Share

Ch. 4 Sesak

last update Last Updated: 2025-03-26 10:40:02

Asha mendapati Dimas sudah kembali berdiri di dalam ruangan, membuat seketika bulu kuduk Asha meremang. Bayangan saat Dimas menamparnya tadi langsung terlintas.

Jangan bilang kalau–

"Ma-mau apa kamu?" tanya Asha dengan waspada. Ia mencoba meraih bel untuk memanggil perawat kalau-kalau Dimas kembali nekad.

Sementara itu, mendengar pertanyaan Asha, sosok itu tertawa sumbang. Ia lantas melemparkan map fotokopi berisi beberapa dokumen di dalamnya. 

"Milikmu. Kamu pasti perlu untuk mengurus biaya rumah sakit, kan?"

Asha seketika membelalak. Biaya rumah sakit? Bukankah dia masuk dalam anggota BPJS yang diberikan kantor Dimas sebagai fasilitas? 

"Bi-biaya rumah sakit?" tanya Asha dengan suara terbata. Pikirannya seketika penuh. 

Tampak wajah itu menyeringai, tatapan tajam penuh dendam terbaca di sorot mata, membuat Asha segera menelan ludah diliputi rasa takut. Dimas bergerak mendekati ranjang Asha, setiap langkahnya bagai mimpi buruk. 

"Pikirmu, aku akan membayar biaya rumah sakit? Untukmu? Si perempuan tidak berguna?"

"Mas, aku tidak ada uang."

Pada akhirnya, Asha yang semula sudah tidak ingin banyak bicara dengan Dimas, kini terpaksa buka suara. 

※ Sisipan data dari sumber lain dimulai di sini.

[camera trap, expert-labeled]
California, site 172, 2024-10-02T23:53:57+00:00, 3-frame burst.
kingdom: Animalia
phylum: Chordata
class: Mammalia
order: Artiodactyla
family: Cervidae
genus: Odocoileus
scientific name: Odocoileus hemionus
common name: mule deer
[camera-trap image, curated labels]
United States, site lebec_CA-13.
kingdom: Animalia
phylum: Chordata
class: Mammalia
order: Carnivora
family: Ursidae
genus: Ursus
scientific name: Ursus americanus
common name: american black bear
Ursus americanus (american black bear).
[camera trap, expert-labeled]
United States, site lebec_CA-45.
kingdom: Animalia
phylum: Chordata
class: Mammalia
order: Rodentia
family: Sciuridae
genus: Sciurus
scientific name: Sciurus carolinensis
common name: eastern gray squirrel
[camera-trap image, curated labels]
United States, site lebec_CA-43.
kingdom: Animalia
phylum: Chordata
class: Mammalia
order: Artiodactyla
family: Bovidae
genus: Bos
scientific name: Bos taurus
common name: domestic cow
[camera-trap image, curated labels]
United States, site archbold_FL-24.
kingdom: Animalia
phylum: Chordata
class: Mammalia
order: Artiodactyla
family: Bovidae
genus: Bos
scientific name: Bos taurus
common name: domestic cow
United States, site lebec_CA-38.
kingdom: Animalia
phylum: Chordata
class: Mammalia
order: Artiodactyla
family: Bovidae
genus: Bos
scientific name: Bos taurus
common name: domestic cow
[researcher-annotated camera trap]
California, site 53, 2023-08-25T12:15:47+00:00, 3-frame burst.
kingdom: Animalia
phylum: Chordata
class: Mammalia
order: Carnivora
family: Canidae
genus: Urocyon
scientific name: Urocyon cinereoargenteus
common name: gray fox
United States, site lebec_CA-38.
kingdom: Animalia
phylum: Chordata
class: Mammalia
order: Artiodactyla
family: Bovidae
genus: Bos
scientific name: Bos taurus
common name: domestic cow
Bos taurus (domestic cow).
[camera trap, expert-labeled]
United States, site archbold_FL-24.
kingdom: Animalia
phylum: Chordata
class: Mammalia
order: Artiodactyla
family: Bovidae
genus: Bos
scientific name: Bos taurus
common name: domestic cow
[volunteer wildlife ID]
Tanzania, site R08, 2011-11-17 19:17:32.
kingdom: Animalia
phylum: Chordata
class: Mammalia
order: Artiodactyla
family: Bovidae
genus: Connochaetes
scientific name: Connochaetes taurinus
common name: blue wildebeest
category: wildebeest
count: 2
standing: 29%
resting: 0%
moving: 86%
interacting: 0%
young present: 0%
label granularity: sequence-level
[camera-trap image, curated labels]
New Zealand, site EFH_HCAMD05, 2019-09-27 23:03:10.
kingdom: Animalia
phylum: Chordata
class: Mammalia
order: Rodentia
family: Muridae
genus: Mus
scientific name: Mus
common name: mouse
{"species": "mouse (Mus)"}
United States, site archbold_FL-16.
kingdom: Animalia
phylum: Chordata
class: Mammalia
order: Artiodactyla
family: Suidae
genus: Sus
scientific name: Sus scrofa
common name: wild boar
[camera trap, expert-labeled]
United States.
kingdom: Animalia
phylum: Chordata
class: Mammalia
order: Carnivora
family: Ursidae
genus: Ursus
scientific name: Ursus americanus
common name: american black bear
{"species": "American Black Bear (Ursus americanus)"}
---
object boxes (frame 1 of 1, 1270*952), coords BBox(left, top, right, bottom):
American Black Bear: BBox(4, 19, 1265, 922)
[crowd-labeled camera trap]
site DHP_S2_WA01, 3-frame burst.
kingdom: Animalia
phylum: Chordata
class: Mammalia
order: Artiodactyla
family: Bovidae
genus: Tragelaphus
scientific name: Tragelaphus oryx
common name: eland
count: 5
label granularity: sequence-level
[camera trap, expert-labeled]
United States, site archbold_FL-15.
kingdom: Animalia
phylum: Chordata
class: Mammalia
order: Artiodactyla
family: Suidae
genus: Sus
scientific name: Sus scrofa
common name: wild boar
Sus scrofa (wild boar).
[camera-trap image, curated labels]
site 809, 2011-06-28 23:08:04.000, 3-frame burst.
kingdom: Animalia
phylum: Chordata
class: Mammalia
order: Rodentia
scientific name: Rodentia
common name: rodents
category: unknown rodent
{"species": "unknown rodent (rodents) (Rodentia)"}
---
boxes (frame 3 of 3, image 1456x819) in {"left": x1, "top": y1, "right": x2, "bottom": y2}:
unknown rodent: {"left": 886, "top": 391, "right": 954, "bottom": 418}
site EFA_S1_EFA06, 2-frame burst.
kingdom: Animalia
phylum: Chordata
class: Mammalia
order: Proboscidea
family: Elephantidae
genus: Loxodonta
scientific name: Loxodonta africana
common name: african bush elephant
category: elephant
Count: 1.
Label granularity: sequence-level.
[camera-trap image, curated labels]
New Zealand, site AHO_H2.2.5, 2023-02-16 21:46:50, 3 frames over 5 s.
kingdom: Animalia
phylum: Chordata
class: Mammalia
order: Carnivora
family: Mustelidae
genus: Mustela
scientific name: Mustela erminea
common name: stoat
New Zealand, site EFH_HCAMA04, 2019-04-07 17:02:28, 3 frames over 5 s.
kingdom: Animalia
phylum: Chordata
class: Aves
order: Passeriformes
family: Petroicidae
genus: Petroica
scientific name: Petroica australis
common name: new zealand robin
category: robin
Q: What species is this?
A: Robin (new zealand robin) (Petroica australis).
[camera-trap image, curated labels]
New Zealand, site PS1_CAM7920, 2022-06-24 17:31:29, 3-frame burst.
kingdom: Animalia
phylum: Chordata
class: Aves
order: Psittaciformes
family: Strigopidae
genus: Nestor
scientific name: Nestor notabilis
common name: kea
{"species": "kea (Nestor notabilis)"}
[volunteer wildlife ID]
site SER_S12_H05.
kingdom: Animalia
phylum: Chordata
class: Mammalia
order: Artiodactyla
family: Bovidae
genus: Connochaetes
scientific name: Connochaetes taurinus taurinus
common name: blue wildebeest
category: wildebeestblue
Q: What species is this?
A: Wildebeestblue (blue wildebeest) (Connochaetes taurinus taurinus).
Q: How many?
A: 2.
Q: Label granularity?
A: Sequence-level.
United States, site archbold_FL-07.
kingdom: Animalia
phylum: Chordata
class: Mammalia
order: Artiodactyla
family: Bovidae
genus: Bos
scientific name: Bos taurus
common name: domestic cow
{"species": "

Jika Dimas lepas tangan perihal biaya perawatannya, lalu Asha hendak membayar semua ini dengan apa? Selama menikah, gaji Dimas tidak pernah sampai ke tangan Asha, semua mendarat di tangan Darmi. Segala kebutuhan rumah tangga harus melewati Darmi, karena toh mereka pun masih tinggal serumah dengan Darmi.

Wajah itu menyeringai, ekspresi dan sorot mata itu terlihat begitu menghina Asha. Dua tangan lelaki itu dilipat di dada, matanya terus menatap Asha dengan penuh dendam dan rasa puas yang membaur menjadi satu.

"Makanya, kalo kere itu jangan banyak bertingkah!" maki Dimas dengan nada menusuk hati. "Sok-sokan minta pisah. Padahal aku cuma minta kamu ngaku salah dan minta maaf ke Ibu."

Asha terdiam. Sepasang matanya kembali berkaca-kaca.

"Lalu, mulai detik ini aku talak kamu, Sha,” ucap Dimas lagi. “Ingat baik-baik bahwa aku yang menceraikanmu, bukan sebaliknya. Aku tidak mau lagi punya istri tidak becus sepertimu!”

Satu tetes air mata turun di pipi Asha, tapi ia buru-buru menghapusnya.

Ada sedikit perasaan lega dalam hati Asha. Tapi masalahnya untuk biaya rumah sakit, bagaimana Asha akan melunasinya? 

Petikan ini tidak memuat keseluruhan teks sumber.